GOAL OF THE EXERCISE: Retype each record exactly, please. Skip none.

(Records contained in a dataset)
▼▼▼
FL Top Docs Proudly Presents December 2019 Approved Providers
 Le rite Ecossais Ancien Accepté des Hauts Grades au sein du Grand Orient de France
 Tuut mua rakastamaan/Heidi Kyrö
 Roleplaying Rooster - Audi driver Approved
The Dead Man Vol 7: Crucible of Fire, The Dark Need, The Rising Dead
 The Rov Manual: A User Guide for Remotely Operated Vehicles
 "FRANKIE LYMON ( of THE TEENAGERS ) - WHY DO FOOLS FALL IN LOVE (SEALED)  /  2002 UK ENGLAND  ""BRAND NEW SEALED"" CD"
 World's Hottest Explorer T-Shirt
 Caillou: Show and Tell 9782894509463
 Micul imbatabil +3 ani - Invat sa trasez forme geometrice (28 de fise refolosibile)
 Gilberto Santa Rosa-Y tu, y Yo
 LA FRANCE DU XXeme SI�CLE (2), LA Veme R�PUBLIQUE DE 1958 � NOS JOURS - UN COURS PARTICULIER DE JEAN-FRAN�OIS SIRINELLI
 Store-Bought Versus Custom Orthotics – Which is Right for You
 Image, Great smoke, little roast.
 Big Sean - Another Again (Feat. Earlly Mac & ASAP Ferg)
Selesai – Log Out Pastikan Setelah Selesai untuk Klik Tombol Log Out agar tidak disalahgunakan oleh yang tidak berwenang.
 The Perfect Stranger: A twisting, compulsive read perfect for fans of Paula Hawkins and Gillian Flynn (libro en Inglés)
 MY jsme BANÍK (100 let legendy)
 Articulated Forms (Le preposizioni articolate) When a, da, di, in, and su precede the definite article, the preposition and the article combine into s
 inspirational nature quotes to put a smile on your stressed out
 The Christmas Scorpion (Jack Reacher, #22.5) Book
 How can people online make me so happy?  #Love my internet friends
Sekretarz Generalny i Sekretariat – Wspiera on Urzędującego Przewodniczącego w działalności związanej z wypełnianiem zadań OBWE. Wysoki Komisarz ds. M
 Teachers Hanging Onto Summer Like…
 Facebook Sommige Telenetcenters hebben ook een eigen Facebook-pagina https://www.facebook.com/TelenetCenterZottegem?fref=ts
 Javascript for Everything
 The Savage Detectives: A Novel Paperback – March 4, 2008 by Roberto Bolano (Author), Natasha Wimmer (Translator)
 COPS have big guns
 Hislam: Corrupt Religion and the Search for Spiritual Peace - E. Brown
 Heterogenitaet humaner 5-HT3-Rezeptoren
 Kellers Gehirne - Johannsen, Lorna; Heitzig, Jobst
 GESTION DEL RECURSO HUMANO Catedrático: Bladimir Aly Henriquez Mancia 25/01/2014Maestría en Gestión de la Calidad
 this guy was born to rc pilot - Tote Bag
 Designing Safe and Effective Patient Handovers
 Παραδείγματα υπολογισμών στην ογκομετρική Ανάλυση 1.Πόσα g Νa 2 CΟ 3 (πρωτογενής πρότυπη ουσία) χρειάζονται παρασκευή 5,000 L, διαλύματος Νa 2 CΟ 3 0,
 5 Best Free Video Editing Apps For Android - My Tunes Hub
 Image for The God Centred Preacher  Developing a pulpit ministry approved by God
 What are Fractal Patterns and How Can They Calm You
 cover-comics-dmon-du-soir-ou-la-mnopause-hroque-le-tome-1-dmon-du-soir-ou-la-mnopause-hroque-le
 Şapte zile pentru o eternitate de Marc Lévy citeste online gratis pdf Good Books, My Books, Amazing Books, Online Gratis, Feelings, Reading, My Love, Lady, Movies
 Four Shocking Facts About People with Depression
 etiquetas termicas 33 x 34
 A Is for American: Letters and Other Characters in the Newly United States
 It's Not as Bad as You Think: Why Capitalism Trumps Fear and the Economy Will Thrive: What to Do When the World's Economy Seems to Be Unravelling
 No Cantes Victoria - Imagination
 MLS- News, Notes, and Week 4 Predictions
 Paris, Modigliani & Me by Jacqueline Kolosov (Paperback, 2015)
▲▲▲
RESPONSE AREA:
FL Top Docs Proudly Presents December 2019 Approved Providers
 Le rite Ecossais Ancien Accepté des Hauts Grades au sein du Grand Orient de France
 Tuut mua rakastamaan/Heidi Kyrö
 Roleplaying Rooster - Audi driver Approved
The Dead Man Vol 7: Crucible of Fire, The Dark Need, The Rising Dead
 The Rov Manual: A User Guide for Remotely Operated Vehicles
 "FRANKIE LYMON ( of THE TEENAGERS ) - WHY DO FOOLS FALL IN LOVE (SEALED)  /  2002 UK ENGLAND  ""BRAND NEW SEALED"" CD"
 World's Hottest Explorer T-Shirt
 Caillou: Show and Tell 9782894509463
 Micul imbatabil +3 ani - Invat sa trasez forme geometrice (28 de fise refolosibile)
 Gilberto Santa Rosa-Y tu, y Yo
 LA FRANCE DU XXeme SI�CLE (2), LA Veme R�PUBLIQUE DE 1958 � NOS JOURS - UN COURS PARTICULIER DE JEAN-FRAN�OIS SIRINELLI
 Store-Bought Versus Custom Orthotics – Which is Right for You
 Image, Great smoke, little roast.
 Big Sean - Another Again (Feat. Earlly Mac & ASAP Ferg)
Selesai – Log Out Pastikan Setelah Selesai untuk Klik Tombol Log Out agar tidak disalahgunakan oleh yang tidak berwenang.
 The Perfect Stranger: A twisting, compulsive read perfect for fans of Paula Hawkins and Gillian Flynn (libro en Inglés)
 MY jsme BANÍK (100 let legendy)
 Articulated Forms (Le preposizioni articolate) When a, da, di, in, and su precede the definite article, the preposition and the article combine into s
 inspirational nature quotes to put a smile on your stressed out
 The Christmas Scorpion (Jack Reacher, #22.5) Book
 How can people online make me so happy?  #Love my internet friends
Sekretarz Generalny i Sekretariat – Wspiera on Urzędującego Przewodniczącego w działalności związanej z wypełnianiem zadań OBWE. Wysoki Komisarz ds. M
 Teachers Hanging Onto Summer Like…
 Facebook Sommige Telenetcenters hebben ook een eigen Facebook-pagina https://www.facebook.com/TelenetCenterZottegem?fref=ts
 Javascript for Everything
 The Savage Detectives: A Novel Paperback – March 4, 2008 by Roberto Bolano (Author), Natasha Wimmer (Translator)
 COPS have big guns
 Hislam: Corrupt Religion and the Search for Spiritual Peace - E. Brown
 Heterogenitaet humaner 5-HT3-Rezeptoren
 Kellers Gehirne - Johannsen, Lorna; Heitzig, Jobst
 GESTION DEL RECURSO HUMANO Catedrático: Bladimir Aly Henriquez Mancia 25/01/2014Maestría en Gestión de la Calidad
 this guy was born to rc pilot - Tote Bag
 Designing Safe and Effective Patient Handovers
 Παραδείγματα υπολογισμών στην ογκομετρική Ανάλυση 1.Πόσα g Νa 2 CΟ 3 (πρωτογενής πρότυπη ουσία) χρειάζονται παρασκευή 5,000 L, διαλύματος Νa 2 CΟ 3 0,
 5 Best Free Video Editing Apps For Android - My Tunes Hub
 Image for The God Centred Preacher  Developing a pulpit ministry approved by God
 What are Fractal Patterns and How Can They Calm You
 cover-comics-dmon-du-soir-ou-la-mnopause-hroque-le-tome-1-dmon-du-soir-ou-la-mnopause-hroque-le
 Şapte zile pentru o eternitate de Marc Lévy citeste online gratis pdf Good Books, My Books, Amazing Books, Online Gratis, Feelings, Reading, My Love, Lady, Movies
 Four Shocking Facts About People with Depression
 etiquetas termicas 33 x 34
 A Is for American: Letters and Other Characters in the Newly United States
 It's Not as Bad as You Think: Why Capitalism Trumps Fear and the Economy Will Thrive: What to Do When the World's Economy Seems to Be Unravelling
 No Cantes Victoria - Imagination
 MLS- News, Notes, and Week 4 Predictions
 Paris, Modigliani & Me by Jacqueline Kolosov (Paperback, 2015)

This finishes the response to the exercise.